__EXERCISE INSTRUCTIONS__
List every line below that contains the word "green", copying each one in full.
─── PROVIDED DATA ───
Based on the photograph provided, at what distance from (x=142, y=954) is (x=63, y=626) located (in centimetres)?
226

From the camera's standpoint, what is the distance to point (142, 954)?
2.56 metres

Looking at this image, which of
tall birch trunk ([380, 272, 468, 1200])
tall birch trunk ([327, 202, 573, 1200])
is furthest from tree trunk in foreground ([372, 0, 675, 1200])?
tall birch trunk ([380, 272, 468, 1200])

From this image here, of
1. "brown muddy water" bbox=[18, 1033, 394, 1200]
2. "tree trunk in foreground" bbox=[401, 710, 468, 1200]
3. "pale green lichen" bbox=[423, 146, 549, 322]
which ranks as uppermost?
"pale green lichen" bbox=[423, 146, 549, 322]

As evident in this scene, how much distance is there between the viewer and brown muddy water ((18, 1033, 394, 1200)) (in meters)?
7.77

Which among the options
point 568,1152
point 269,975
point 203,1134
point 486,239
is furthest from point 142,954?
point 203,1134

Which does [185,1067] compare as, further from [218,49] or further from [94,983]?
───
─── PROVIDED DATA ───
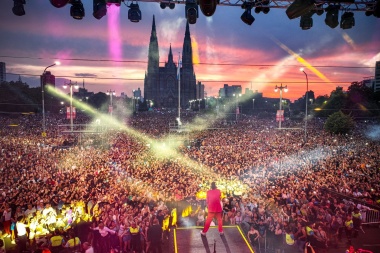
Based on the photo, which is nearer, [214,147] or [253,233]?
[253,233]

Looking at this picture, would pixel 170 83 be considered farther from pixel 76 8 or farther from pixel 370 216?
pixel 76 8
───
__FINAL RESULT__
3. "pale green lichen" bbox=[423, 146, 549, 322]
"pale green lichen" bbox=[423, 146, 549, 322]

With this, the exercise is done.